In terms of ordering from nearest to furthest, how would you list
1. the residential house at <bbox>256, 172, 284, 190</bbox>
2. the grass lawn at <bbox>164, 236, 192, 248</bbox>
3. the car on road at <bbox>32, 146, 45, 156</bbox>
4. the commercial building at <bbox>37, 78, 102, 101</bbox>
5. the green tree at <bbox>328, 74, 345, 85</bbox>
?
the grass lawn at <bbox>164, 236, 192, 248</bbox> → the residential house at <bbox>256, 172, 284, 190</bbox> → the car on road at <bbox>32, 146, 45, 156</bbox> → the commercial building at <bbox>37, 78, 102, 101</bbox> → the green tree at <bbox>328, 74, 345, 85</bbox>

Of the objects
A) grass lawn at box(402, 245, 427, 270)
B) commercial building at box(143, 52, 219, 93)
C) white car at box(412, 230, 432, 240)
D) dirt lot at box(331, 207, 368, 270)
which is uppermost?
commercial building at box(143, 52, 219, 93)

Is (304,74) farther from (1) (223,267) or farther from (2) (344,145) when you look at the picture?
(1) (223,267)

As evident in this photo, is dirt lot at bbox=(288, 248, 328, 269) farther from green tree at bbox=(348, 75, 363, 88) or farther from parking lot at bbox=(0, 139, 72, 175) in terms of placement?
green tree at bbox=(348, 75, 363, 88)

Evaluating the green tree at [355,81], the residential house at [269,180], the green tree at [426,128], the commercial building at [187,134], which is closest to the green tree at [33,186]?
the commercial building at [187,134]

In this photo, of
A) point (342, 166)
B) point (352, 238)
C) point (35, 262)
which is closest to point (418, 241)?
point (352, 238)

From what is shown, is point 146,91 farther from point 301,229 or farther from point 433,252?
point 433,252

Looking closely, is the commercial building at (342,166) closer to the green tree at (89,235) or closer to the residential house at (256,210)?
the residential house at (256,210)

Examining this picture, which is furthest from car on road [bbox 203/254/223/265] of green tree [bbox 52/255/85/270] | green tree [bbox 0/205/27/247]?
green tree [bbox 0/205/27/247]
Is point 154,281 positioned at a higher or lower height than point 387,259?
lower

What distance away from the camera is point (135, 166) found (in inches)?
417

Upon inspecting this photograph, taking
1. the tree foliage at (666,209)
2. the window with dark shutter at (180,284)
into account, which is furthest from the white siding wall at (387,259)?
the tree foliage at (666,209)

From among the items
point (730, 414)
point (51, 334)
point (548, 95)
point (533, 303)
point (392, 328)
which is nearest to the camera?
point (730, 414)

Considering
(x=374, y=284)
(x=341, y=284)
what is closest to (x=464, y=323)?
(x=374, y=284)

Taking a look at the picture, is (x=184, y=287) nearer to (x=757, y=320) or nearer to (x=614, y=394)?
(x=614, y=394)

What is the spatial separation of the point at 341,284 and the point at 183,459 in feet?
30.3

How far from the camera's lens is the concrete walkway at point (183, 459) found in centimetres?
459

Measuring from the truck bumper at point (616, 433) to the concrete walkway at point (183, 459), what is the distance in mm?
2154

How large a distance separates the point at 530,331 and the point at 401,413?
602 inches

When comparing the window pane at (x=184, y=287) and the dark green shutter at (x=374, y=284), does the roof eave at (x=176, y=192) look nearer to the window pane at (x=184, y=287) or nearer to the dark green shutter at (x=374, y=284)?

Problem requirements
Swap "dirt lot" for "gravel lot" everywhere in the data above, and give all of the data again with nothing else changed.

Answer to the task
In terms of ordering from nearest to furthest, how would you list
1. the residential house at <bbox>256, 172, 284, 190</bbox>
2. the grass lawn at <bbox>164, 236, 192, 248</bbox>
3. the car on road at <bbox>32, 146, 45, 156</bbox>
4. the commercial building at <bbox>37, 78, 102, 101</bbox>
5. the green tree at <bbox>328, 74, 345, 85</bbox>
?
the grass lawn at <bbox>164, 236, 192, 248</bbox> → the residential house at <bbox>256, 172, 284, 190</bbox> → the car on road at <bbox>32, 146, 45, 156</bbox> → the commercial building at <bbox>37, 78, 102, 101</bbox> → the green tree at <bbox>328, 74, 345, 85</bbox>

Of the objects
A) grass lawn at box(402, 245, 427, 270)
B) commercial building at box(143, 52, 219, 93)
C) white car at box(412, 230, 432, 240)
D) gravel lot at box(331, 207, 368, 270)
which is uppermost?
commercial building at box(143, 52, 219, 93)

Is (304,74) farther from (1) (223,267) or farther from (2) (344,145) when you look at the picture?
(1) (223,267)

As evident in this photo, is gravel lot at bbox=(288, 248, 328, 269) farther from green tree at bbox=(348, 75, 363, 88) or farther from parking lot at bbox=(0, 139, 72, 175) in terms of placement?
green tree at bbox=(348, 75, 363, 88)

Evaluating the green tree at [355,81], the residential house at [269,180], the green tree at [426,128], the commercial building at [187,134], which is closest to the green tree at [33,186]?
the commercial building at [187,134]

In this photo, of
A) point (342, 166)
B) point (352, 238)
C) point (35, 262)
which is closest to point (418, 241)?
point (352, 238)

From what is shown, is point 146,91 farther from point 301,229 or farther from point 433,252?
point 433,252

Looking closely, is the commercial building at (342,166) closer to the green tree at (89,235) or closer to the residential house at (256,210)?
the residential house at (256,210)

Examining this picture, which is furthest from car on road [bbox 203/254/223/265] of green tree [bbox 52/255/85/270] | green tree [bbox 0/205/27/247]?
green tree [bbox 0/205/27/247]
Is point 154,281 positioned at a higher or lower height than point 387,259?
lower

What distance away from the camera is point (135, 166) found (in inches)?
417

Upon inspecting this photograph, taking
1. the tree foliage at (666,209)
2. the window with dark shutter at (180,284)
into account, which is furthest from the white siding wall at (387,259)?
the tree foliage at (666,209)

From among the items
point (730, 414)
point (51, 334)
point (548, 95)
point (533, 303)
point (392, 328)
which is nearest to the camera?
point (730, 414)

Considering
(x=374, y=284)
(x=341, y=284)
what is closest to (x=464, y=323)?
(x=374, y=284)

Taking a look at the picture, is (x=184, y=287) nearer to (x=757, y=320) or nearer to (x=614, y=394)?
(x=614, y=394)

What is the spatial separation of the point at 341,284 and the point at 183,459 in feet?
30.3

How far from the camera's lens is the concrete walkway at point (183, 459) found in centimetres?
459

Measuring from the truck bumper at point (616, 433) to the concrete walkway at point (183, 459), what is the distance in mm?
2154

How large a distance separates the point at 530,331 and the point at 401,413?
602 inches

When comparing the window pane at (x=184, y=287) and the dark green shutter at (x=374, y=284), does the roof eave at (x=176, y=192) look nearer to the window pane at (x=184, y=287) or nearer to the dark green shutter at (x=374, y=284)?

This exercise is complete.